This year we will be returning to the Sundial, in a city that has experienced such levels of gender based violence that a commission has been convened to address it.
We invite everyone to join us at midday at the Sundial for a two hour stand where we’ll hear from inspiring women speakers and poets on a range of topics, plus chants, an open mic, and drumming led by Lorna McTavish from Celebrate Your Heartbeat. At 1:15pm join us in a DIE-IN where we’ll use our bodies to express our protest and offer tribute to the lives of our sisters taken here in Plymouth, and around the world, due to misogyny and objectification.
Then we’ll rise up in a chant, to show the power and strength of our voices.
We invite everyone to wear red as a symbol of life and resistance.
There will be a small memorial to the cis and trans women we have lost, including placards made in workshops leading up to the event. Bring candles, flowers, or anything red to add to this!
Some of the speakers include the Women’s Equality Party, Feminist Fusion, Plymouth Out Women, End Violence Against Women and Girls Protest Group, author Christa Mackinnon from Women Weaving Change and councillor Rebecca Smith from the Commission to End Violence Against Women and Girls.
Among the poets we will have Marieluise Niehus, Marion Clare, Antonia Raines, Mary Greenfield, Gabi Marcellus-Temple, Poppy-Jayne Jones, Mimi Jones and Samantha Carr.
We will be running a series of workshops to help prepare for the event.
More Information:
International Women’s Strike takes place on International Women’s day and is organised by a loose collective of global feminist organisations, the Global Women’s Strike network, with national co-ordinations in 11 countries and participating organisations in over 60 countries.
The aim of the strike is to highlight the staggering inequality that women face daily and to take back International Women’s day as a day of political activism, not just a series of corporate events highlighting women’s participation in the work-force or paying lip service to progress, without enacting real change.
The demands of the strike are simple and ones that will bring benefits to all humanity if enacted, such as:
- Payment for all caring work – in wages, pensions, land & other resources. What is more valuable than raising children & caring for others? Invest in life & welfare, not military budgets or prisons
- Pay equity for all, women & men, in the global market.

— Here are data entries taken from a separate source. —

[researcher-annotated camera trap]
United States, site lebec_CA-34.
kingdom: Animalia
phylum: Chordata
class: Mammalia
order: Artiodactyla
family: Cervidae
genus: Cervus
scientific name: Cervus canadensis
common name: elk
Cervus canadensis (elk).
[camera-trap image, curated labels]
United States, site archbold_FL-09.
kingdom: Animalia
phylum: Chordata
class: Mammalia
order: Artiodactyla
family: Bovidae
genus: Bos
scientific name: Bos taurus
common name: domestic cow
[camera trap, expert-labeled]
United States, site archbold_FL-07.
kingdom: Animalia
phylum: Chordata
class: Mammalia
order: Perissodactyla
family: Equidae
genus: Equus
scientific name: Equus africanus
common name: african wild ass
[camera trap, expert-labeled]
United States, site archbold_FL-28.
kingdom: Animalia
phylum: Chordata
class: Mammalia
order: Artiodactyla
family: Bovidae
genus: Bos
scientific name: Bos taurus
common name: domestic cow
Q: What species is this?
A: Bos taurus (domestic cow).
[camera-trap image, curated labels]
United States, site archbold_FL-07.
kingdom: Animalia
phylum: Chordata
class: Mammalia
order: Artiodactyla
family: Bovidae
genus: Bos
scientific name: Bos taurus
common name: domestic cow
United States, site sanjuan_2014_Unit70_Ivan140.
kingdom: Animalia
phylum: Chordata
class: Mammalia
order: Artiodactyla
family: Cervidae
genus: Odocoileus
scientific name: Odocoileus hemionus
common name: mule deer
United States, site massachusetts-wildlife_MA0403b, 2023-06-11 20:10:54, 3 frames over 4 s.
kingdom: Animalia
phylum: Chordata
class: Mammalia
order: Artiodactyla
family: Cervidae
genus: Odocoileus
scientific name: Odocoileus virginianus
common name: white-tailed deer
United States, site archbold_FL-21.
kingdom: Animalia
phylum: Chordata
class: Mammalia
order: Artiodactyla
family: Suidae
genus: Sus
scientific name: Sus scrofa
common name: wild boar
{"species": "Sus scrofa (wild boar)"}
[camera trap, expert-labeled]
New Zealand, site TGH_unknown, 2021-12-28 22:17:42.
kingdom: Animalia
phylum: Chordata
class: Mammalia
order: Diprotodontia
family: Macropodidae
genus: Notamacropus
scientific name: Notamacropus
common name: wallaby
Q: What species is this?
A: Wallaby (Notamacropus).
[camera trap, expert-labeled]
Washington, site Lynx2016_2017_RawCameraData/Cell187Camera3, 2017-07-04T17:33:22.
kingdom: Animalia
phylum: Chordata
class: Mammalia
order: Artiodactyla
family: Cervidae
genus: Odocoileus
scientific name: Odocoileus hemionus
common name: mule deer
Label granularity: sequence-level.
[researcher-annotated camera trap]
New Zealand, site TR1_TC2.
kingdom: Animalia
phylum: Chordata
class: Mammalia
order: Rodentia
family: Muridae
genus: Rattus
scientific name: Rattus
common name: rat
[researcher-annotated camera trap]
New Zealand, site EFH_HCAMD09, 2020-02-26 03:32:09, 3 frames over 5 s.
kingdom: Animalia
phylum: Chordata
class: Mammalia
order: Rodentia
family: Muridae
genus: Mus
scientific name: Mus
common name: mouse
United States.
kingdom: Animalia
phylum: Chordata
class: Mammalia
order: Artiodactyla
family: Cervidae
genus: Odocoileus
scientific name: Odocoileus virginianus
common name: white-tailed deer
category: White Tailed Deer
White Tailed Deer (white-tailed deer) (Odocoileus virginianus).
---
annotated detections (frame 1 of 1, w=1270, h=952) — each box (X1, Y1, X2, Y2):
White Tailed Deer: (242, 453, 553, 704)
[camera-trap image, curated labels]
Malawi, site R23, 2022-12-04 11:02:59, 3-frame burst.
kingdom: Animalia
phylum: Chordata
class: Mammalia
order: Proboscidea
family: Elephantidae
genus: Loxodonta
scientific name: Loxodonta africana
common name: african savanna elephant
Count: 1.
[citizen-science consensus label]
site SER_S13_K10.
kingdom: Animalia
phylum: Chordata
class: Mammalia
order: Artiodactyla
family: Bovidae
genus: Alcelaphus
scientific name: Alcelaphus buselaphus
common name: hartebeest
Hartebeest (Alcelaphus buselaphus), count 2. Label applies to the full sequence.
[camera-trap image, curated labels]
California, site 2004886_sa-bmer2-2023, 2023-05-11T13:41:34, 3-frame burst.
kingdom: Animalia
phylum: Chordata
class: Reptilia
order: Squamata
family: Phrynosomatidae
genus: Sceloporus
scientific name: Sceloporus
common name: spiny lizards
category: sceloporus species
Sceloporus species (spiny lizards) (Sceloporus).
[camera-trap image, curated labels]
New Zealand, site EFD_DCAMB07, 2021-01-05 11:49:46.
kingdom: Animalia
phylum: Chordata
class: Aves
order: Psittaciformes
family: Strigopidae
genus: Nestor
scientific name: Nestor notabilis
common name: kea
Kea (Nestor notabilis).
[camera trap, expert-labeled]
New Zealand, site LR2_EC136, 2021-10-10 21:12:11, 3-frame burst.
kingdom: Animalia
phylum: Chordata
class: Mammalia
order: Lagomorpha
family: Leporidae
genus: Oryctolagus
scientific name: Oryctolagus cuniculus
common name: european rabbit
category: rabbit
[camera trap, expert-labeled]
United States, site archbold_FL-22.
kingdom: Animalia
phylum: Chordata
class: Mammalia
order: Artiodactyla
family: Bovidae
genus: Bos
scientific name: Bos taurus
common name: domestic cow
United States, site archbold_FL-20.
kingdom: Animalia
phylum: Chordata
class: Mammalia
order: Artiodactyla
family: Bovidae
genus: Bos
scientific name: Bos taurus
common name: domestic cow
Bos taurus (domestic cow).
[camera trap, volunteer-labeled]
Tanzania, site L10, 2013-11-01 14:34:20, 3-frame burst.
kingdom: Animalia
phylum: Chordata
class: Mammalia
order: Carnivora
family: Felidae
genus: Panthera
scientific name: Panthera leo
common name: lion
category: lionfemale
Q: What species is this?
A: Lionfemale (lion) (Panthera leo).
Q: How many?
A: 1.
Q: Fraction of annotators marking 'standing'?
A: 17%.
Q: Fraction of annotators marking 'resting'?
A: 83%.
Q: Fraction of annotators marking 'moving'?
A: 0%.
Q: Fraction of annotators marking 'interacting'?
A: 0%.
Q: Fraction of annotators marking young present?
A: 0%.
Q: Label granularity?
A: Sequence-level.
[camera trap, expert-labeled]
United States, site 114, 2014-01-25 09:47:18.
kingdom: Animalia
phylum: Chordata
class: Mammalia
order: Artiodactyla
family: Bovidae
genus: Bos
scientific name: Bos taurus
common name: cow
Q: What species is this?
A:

- Food security for breastfeeding mothers, paid maternity leave and maternity breaks. Stop penalizing us for being women.
- Don’t pay ‘Third World debt’. We owe nothing, they owe us
- Accessible clean water, healthcare, housing, transport, literacy.
- Non-polluting energy & technology with a Climate Justice approach.
- Protection & asylum from all violence & persecution, including by family members & people in positions of authority.
- Freedom of movement. Capital travels freely, why not people?
Plymouth Women’s Network is a platform for women to network and support initiatives related to our empowerment and a greater participation towards a fair and compassionate community.
International Women’s day is on March the 8th every year and is marked and celebrated worldwide. This year’s theme is “Break the Bias”. Imagine a gender equal world. A world free of bias, stereotypes and discrimination. A world that’s diverse, equitable, and inclusive. A world where difference is valued and celebrated. Collectively we can all #BreakTheBias.